Medicinal properties of loquat leaf extracts (LLEs) are associated with their constituents of phenolic compounds and triterpenes. In this study, the efficacy of subcritical water extraction (SWE) technique was assessed by comparing with conventional solid-liquid extraction (CE) and Soxhlet extraction (SE).
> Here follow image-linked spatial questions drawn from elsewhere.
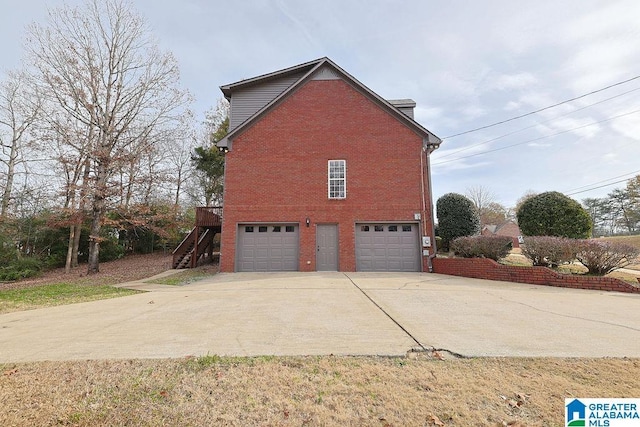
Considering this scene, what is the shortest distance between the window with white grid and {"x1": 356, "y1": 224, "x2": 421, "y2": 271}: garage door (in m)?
1.74

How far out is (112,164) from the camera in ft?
49.4

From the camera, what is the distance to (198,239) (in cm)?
1700

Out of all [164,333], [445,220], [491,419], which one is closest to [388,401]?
[491,419]

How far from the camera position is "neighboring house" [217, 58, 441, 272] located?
13.3m

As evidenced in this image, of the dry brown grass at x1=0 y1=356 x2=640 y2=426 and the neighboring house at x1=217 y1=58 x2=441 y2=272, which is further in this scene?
the neighboring house at x1=217 y1=58 x2=441 y2=272

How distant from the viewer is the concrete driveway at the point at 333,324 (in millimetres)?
3898

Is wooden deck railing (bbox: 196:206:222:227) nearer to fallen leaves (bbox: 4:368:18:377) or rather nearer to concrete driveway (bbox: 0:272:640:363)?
concrete driveway (bbox: 0:272:640:363)

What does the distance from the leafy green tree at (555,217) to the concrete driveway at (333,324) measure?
4.75m

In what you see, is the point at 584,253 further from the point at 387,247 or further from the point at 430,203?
the point at 387,247

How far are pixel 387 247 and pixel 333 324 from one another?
8.84m

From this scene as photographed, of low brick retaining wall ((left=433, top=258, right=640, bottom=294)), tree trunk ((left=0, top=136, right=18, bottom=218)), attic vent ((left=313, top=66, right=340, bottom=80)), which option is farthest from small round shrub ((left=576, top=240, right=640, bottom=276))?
tree trunk ((left=0, top=136, right=18, bottom=218))

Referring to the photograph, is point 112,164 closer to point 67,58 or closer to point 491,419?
point 67,58

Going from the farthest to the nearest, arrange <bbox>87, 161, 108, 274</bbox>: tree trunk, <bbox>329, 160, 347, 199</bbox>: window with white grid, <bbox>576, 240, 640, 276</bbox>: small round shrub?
<bbox>87, 161, 108, 274</bbox>: tree trunk
<bbox>329, 160, 347, 199</bbox>: window with white grid
<bbox>576, 240, 640, 276</bbox>: small round shrub

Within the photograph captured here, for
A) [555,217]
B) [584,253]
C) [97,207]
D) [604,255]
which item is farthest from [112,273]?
[555,217]
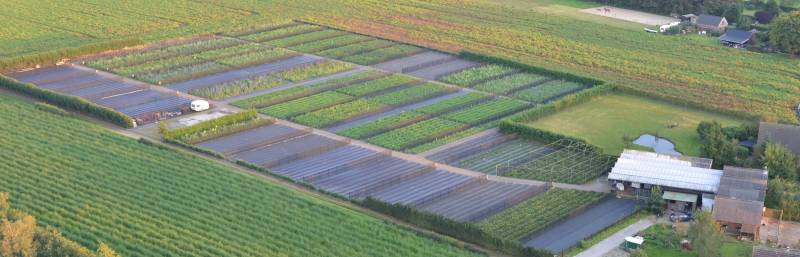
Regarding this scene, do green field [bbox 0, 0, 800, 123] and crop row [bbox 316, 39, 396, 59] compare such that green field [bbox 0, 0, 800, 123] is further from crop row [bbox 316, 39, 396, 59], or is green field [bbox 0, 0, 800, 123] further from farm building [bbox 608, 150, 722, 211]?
farm building [bbox 608, 150, 722, 211]

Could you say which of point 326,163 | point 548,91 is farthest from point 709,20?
point 326,163

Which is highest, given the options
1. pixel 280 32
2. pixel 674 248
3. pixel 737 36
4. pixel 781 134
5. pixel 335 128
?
pixel 781 134

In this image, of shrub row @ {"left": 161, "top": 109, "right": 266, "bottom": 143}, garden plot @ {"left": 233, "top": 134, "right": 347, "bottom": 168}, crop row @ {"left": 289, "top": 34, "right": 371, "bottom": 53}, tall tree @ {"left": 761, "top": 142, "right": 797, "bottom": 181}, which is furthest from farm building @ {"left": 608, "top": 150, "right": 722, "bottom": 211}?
crop row @ {"left": 289, "top": 34, "right": 371, "bottom": 53}

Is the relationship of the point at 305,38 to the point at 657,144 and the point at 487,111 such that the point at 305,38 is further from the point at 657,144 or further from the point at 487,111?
the point at 657,144

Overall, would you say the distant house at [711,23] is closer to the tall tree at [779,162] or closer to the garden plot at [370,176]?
the tall tree at [779,162]

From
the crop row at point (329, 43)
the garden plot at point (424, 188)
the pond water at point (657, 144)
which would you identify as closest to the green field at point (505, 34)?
the crop row at point (329, 43)

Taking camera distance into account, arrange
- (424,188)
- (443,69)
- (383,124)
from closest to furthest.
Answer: (424,188)
(383,124)
(443,69)

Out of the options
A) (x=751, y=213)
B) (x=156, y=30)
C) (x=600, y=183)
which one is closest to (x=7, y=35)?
(x=156, y=30)
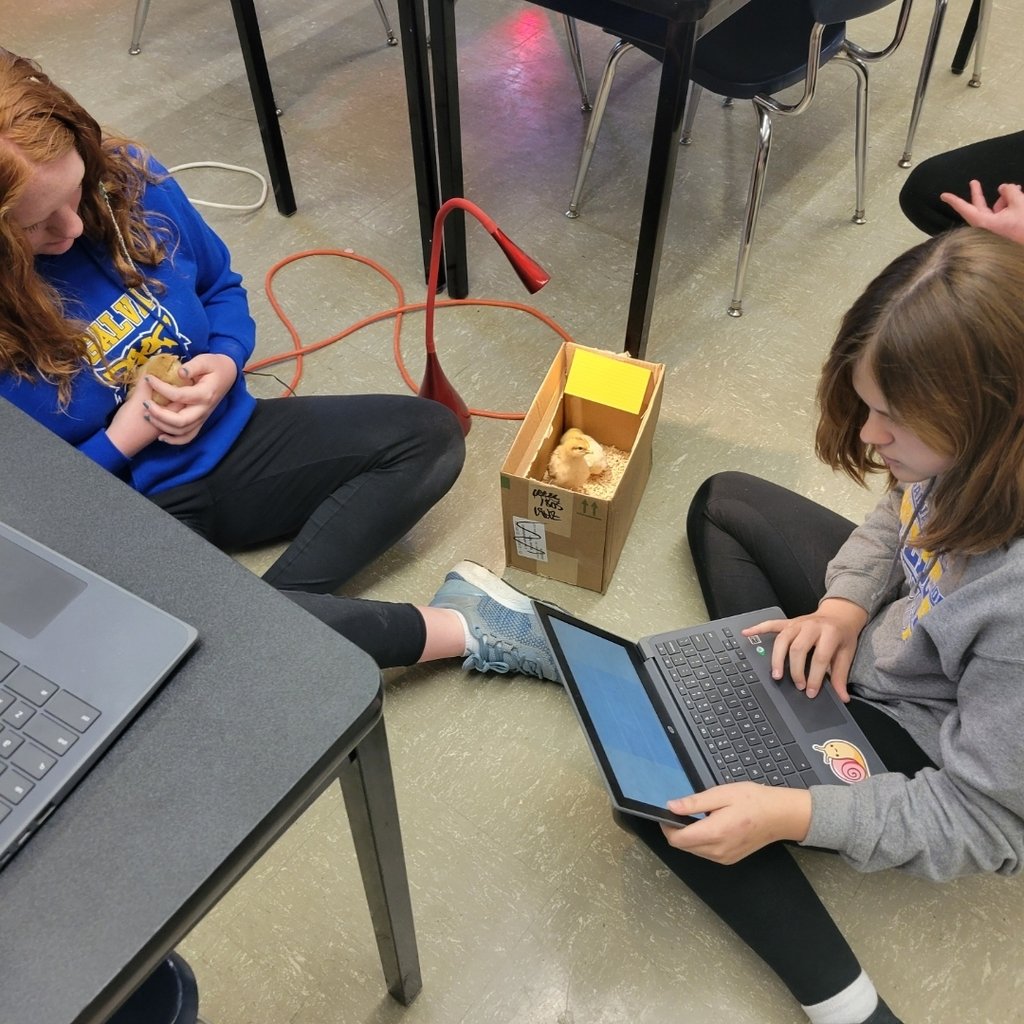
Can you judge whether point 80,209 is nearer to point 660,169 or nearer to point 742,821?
point 660,169

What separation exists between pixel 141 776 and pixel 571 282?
61.4 inches

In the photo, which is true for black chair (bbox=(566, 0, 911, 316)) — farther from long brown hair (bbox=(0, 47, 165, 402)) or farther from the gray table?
the gray table

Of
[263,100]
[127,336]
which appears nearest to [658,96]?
[263,100]

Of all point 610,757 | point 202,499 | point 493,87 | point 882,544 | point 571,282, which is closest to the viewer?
point 610,757

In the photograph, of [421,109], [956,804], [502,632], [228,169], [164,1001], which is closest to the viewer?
[164,1001]

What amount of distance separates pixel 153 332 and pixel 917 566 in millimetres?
1000

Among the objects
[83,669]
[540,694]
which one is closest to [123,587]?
[83,669]

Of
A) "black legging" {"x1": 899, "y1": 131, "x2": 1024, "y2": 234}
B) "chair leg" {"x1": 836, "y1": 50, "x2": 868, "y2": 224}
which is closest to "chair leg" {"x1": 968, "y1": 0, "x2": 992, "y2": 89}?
"chair leg" {"x1": 836, "y1": 50, "x2": 868, "y2": 224}

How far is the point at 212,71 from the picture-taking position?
8.14ft

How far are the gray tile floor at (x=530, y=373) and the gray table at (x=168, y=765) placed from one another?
0.49 metres

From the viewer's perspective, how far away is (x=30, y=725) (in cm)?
57

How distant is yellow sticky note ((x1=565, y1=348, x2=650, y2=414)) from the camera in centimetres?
139

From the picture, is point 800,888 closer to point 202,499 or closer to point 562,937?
point 562,937

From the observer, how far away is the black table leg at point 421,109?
1511 mm
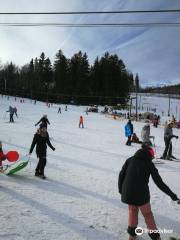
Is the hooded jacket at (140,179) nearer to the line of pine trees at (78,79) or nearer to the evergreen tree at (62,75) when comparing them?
the line of pine trees at (78,79)

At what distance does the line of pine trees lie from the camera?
3442 inches

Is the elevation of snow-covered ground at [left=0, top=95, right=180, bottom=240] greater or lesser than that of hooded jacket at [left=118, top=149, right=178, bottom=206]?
lesser

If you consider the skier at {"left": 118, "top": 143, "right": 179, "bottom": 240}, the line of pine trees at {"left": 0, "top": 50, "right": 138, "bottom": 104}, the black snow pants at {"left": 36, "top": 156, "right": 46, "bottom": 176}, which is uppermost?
the line of pine trees at {"left": 0, "top": 50, "right": 138, "bottom": 104}

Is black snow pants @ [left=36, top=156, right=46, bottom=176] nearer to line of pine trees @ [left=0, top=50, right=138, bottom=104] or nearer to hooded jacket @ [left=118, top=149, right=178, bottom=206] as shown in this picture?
hooded jacket @ [left=118, top=149, right=178, bottom=206]

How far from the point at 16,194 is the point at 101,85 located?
3365 inches

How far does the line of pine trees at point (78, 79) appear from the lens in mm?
87438

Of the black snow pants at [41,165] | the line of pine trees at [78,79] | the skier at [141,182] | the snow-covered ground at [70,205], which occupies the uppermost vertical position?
the line of pine trees at [78,79]

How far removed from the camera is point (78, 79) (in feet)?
288

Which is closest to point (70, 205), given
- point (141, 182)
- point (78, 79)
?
point (141, 182)

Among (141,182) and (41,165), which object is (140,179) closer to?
(141,182)

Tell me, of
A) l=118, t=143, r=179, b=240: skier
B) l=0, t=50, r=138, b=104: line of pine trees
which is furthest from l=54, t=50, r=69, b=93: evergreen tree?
l=118, t=143, r=179, b=240: skier

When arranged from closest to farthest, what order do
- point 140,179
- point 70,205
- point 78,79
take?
point 140,179 < point 70,205 < point 78,79

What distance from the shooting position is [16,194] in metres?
7.37

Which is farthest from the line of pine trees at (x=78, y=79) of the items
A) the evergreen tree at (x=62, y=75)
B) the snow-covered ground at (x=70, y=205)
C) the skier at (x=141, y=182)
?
the skier at (x=141, y=182)
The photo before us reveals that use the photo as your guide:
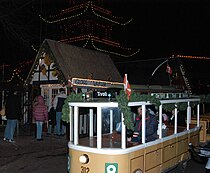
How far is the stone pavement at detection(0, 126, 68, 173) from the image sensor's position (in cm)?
764

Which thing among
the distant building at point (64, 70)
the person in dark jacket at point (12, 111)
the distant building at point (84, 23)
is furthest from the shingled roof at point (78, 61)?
the distant building at point (84, 23)

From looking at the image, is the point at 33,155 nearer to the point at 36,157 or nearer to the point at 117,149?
the point at 36,157

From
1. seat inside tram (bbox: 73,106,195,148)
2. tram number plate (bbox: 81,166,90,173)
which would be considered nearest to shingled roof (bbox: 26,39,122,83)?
seat inside tram (bbox: 73,106,195,148)

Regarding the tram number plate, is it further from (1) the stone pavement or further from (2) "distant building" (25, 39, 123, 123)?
(2) "distant building" (25, 39, 123, 123)

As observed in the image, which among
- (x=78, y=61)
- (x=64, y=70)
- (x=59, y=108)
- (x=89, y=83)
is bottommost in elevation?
(x=59, y=108)

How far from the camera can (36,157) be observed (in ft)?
28.8

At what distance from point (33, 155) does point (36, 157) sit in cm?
27

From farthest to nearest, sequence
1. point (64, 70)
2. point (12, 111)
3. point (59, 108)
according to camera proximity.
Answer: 1. point (64, 70)
2. point (59, 108)
3. point (12, 111)

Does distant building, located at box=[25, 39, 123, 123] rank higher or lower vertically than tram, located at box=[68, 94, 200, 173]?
higher

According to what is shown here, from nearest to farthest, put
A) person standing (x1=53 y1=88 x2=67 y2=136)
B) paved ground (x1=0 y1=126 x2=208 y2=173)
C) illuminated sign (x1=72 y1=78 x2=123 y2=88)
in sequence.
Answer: paved ground (x1=0 y1=126 x2=208 y2=173) < illuminated sign (x1=72 y1=78 x2=123 y2=88) < person standing (x1=53 y1=88 x2=67 y2=136)

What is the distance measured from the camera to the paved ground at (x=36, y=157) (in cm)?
763

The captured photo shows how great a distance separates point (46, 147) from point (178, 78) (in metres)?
14.2

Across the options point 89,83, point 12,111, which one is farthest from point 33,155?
point 89,83

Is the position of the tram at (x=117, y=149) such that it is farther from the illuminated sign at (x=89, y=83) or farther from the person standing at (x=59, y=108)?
→ the person standing at (x=59, y=108)
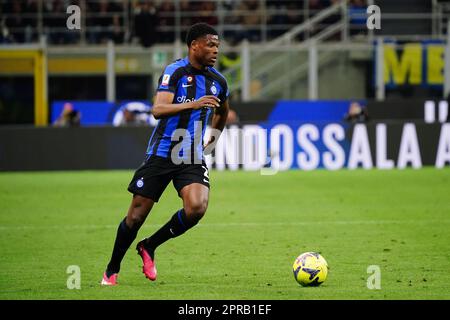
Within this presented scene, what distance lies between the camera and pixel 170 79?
8.61 meters

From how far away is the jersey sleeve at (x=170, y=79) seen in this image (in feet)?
28.2

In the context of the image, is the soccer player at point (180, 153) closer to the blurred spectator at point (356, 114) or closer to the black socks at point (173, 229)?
the black socks at point (173, 229)

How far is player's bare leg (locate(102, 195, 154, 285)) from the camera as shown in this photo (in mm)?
8672

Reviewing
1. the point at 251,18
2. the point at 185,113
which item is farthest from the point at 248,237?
the point at 251,18

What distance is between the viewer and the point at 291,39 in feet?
96.7

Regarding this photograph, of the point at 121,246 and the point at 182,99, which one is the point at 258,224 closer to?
the point at 121,246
Results showed that the highest yields of total polyphenols were 82.7 ± 1.5 mgGAE/g leaf weight (LW), total flavonoids (54.1 ± 4.1 mgQE/g LW) and total triterpenoids (37.5 ± 3.2 mgUAE/g LW) were obtained by SWE compared to total polyphenols (61.8 ± 3.3 mgGAE/g LW), total flavonoids (43.2 ± 0.6 mgQE/g LW) and total triterpenoids (28.7 ± 2.3 mgUAE/g LW) extracted by SE and total polyphenols (50.3 ± 1.8 mgGAE/g LW), total flavonoids (40.4 ± 2.1 mgQE/g LW) and total triterpenoids (22.9 ± 3.2 mgUAE/g LW) obtained by CE. The extraction efficiency of triterpenes using SWE was about 1.7 times higher than those obtained using traditional extraction methods, and their main structural pattern of the cured extracts was comparable to the extracts obtained using traditional extraction methods.The infrared spectra obtained from the three extraction techniques appeared identical, but the variation in the intensity of the peak of absorption was visible among the three extraction techniques. The similarity of the infrared spectral pattern (peak coincided peak by peak) implies that the triterpenes in the extract obtained by the three techniques were identical by LC/MS. The findings of this study have demonstrated that SWE can be employed as an alternative green extraction technology to get important phytochemicals from plant sources.
Key words: Chinese loquat leaf, Eriobotrya japonica, subcritical water extraction, triterpene.
LLEs, Loquat leaf extracts; CA, corosolic acid; DLL, dry loquat leaves; PTTs, pentacyclic triterpenoids; SWE, subcritical water extraction; CE, conventional solid-liquid extraction; UA, ursolic acid; LC/MS, liquid chromatography-mass spectrometry; SE, soxhlet extraction; TPC, total phenolic contents; OA, oleanolic acid; TFC, total flavonoid contents; FT-IR, fourier transform infrared spectrometer.